Module clarification

Brett Ritter swiftone at swiftone.org
Mon Jul 28 15:48:46 CEST 2008


On Jul 28, 4:54 am, Hussein B <hubaghd... at gmail.com> wrote:
> Hi.
> I'm a Java guy and I'm playing around Python these days...
> In Java, we organize our classes into packages and then jarring the
> packages into JAR files.
> What are modules in Python?
> What is the equivalent of modules in Java?

I'm new myself, coming from Perl and Java.  Take my comments with the
appropriate salt.

Here's my understanding:

1) JARs are a bit of a Java oddity.  The other languages I've worked
with don't really combine their packaging method for transport with
their packaging method of access.  Put another way, you may get a
zipfile or tarball of library files, but they aren't USED in that
format, they are just transported in that format.  You unzip them and
use the compiled libraries directly.  Java appears to be unusual
there.  I could be wrong (it's a big world), but such is my experience
in the C and Perl worlds.

2) Java also dictates a single class per file (basically).  Other
languages do not have that restriction which leads to different
collections.  A file in Python (a module) may have several classes, or
just one, or none.  A package in Python is a directory containing
modules (and possibly other packages) as well as a __init__.py file.
This means that you cannot have the Java case of two packages offering
the same fully qualified resource, because the namespace is tied to
the filesystem (note you can alter this when importing the packages).

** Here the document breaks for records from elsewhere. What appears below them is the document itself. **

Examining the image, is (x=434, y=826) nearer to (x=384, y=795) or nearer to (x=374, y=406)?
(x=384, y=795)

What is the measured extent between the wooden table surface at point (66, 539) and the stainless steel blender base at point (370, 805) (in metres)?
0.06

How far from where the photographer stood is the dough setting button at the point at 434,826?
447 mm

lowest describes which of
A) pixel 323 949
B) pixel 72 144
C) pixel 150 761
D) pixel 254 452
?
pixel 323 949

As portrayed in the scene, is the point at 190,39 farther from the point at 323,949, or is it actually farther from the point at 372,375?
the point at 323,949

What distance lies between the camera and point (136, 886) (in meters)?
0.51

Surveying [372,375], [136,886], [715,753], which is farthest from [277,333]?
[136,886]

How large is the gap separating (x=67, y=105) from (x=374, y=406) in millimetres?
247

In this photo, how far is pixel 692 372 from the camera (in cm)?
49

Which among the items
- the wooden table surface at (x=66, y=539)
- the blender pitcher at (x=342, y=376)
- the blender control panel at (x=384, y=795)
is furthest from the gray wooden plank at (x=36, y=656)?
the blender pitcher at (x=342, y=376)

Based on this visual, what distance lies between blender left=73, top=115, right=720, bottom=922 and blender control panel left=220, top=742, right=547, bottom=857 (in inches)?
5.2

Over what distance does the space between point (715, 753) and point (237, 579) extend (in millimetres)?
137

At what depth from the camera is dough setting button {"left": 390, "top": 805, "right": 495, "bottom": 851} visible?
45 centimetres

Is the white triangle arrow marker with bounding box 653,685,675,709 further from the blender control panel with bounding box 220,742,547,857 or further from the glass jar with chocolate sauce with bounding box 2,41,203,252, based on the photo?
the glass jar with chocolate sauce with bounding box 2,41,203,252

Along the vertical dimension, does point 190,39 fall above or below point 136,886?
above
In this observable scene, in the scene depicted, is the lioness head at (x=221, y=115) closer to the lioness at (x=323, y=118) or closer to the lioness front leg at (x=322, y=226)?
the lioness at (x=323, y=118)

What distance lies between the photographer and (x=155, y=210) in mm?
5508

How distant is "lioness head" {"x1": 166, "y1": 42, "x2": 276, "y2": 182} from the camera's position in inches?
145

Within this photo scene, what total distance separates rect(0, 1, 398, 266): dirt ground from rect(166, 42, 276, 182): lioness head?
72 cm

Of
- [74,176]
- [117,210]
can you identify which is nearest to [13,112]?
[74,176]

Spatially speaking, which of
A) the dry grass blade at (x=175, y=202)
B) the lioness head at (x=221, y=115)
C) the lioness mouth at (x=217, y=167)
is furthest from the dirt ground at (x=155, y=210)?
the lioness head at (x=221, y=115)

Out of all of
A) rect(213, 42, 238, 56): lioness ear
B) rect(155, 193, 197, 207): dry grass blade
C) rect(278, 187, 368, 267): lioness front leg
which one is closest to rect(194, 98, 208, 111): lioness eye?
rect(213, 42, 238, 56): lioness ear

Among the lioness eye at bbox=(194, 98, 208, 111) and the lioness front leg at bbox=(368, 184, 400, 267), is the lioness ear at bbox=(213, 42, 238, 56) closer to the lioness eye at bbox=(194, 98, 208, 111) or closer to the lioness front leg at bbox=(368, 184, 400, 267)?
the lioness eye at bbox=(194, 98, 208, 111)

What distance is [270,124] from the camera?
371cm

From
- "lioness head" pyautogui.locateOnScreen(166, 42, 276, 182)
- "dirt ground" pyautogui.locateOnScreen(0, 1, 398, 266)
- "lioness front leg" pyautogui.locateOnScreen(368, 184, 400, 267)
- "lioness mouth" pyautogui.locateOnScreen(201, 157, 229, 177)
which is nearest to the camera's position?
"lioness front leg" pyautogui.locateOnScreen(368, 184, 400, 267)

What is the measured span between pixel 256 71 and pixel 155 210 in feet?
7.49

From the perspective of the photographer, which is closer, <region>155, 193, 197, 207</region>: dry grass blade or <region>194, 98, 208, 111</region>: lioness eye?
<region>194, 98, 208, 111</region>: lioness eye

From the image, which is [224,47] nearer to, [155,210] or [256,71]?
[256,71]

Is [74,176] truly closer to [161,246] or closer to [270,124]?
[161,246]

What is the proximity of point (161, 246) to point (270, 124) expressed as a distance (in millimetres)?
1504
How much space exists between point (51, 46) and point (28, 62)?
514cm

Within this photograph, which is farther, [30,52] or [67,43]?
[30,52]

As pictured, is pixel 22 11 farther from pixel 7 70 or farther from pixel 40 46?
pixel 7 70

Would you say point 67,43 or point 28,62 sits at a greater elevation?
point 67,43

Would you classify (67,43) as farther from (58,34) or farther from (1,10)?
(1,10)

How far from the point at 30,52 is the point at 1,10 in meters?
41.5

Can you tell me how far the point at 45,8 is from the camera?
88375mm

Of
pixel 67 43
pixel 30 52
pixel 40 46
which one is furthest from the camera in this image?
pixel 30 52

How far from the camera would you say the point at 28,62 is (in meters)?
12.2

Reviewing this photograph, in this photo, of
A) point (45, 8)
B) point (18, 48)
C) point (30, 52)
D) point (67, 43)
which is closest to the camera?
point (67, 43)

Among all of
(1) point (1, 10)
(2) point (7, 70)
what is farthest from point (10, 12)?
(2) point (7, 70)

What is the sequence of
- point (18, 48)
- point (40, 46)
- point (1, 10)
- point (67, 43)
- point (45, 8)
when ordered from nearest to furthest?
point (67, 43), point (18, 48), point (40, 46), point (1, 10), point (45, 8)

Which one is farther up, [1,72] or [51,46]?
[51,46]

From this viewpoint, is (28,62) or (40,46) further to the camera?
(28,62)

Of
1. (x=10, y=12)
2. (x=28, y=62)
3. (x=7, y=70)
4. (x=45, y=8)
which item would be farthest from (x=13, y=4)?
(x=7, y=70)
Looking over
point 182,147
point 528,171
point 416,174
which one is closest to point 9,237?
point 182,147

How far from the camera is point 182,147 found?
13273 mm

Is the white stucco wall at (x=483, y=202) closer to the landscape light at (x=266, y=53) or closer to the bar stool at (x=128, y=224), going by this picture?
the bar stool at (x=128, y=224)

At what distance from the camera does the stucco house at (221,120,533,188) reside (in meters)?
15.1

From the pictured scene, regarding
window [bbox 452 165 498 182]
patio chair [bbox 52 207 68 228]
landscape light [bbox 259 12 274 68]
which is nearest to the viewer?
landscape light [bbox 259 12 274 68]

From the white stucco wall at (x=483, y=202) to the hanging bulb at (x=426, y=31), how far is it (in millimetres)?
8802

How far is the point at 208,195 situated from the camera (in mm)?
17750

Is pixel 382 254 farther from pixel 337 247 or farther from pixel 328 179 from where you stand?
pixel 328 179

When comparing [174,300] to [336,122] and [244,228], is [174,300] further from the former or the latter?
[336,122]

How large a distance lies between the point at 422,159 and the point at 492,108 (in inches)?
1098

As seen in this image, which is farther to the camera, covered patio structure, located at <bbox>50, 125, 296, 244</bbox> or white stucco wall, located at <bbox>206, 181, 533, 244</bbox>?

3) Java uses "import" to create a shortcut to the namespace, a
convenience for the programmer that has little to no bearing on the
execution of the code.  Namespace is determined by the classloader.
Python uses "import" to declare how a namespace is used by the code
itself, which can be very significant, (For example, Java can access
any fully qualified package without an import statement.  Python
cannot access any package until it has been made available by import.)

Hope that helps and is remotely accurate.  I'm sure someone will
correct me if I'm wrong.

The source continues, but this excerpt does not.